Son personas de éxito, no cabe duda, porque han tenido la capacidad de llevar a su empresa a lugares de progreso, pero ese éxito lo gestionan lamentablemente, utilizando una altivez en el trato con todos los que no forman parte de los suyos que raya en el desprecio por su incapacidad para entender el mensaje que ellos transmiten, que es, sin duda alguna, el que deberían aplicar en sus empresas. No se conforman con estar satisfechos con lo que han logrado, necesitan desautorizar cualquier otra visión, cualquier otro enfoque, cualquier desviación respecto al modelo, que es el que ellos han implantado, sobre el que no cabe divergencia alguna y del que, por cierto, poseen el copyright. Este comportamiento se inscribe dentro de la definición de la soberbia, en cuanto satisfacción y envanecimiento por la contemplación de las propias obras con menosprecio de los demás.

——————

• _Qué se pide_:
Copia el tramo del texto que empieza con las palabras "Son personas de" y termina con "de los demás.", cambiando "soberbia" por "arrogancia". El listado no guarda ninguna relación con el texto.

• _Datos de entrada_:

——————

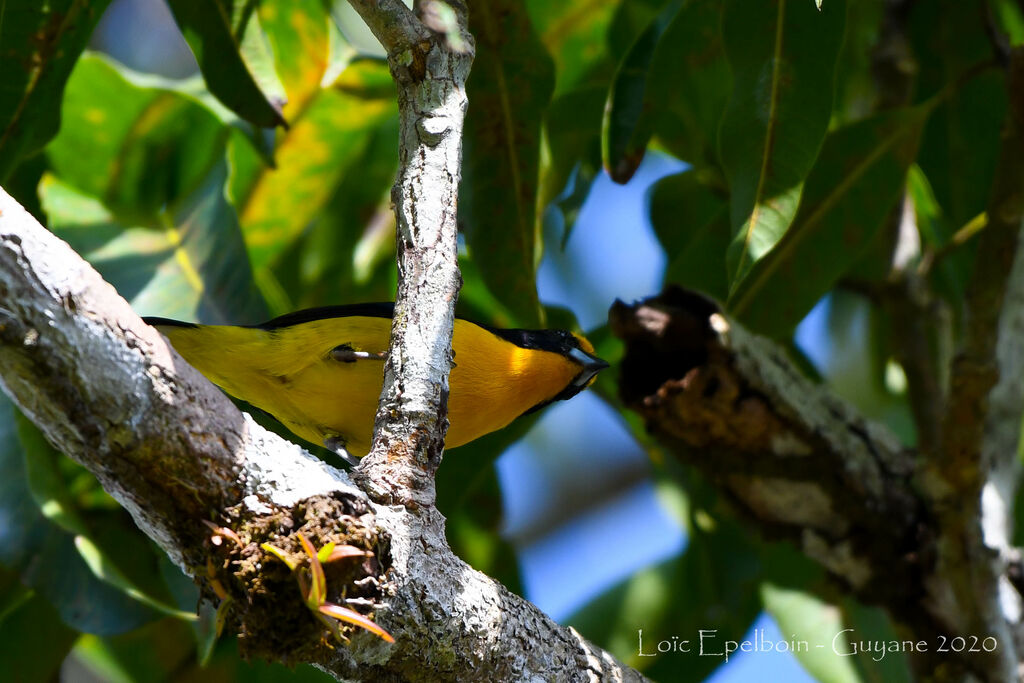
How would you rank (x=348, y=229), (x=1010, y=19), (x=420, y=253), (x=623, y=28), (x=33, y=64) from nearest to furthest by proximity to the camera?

——————

• _Resultado del ejercicio_:
Son personas de éxito, no cabe duda, porque han tenido la capacidad de llevar a su empresa a lugares de progreso, pero ese éxito lo gestionan lamentablemente, utilizando una altivez en el trato con todos los que no forman parte de los suyos que raya en el desprecio por su incapacidad para entender el mensaje que ellos transmiten, que es, sin duda alguna, el que deberían aplicar en sus empresas. No se conforman con estar satisfechos con lo que han logrado, necesitan desautorizar cualquier otra visión, cualquier otro enfoque, cualquier desviación respecto al modelo, que es el que ellos han implantado, sobre el que no cabe divergencia alguna y del que, por cierto, poseen el copyright. Este comportamiento se inscribe dentro de la definición de la arrogancia, en cuanto satisfacción y envanecimiento por la contemplación de las propias obras con menosprecio de los demás.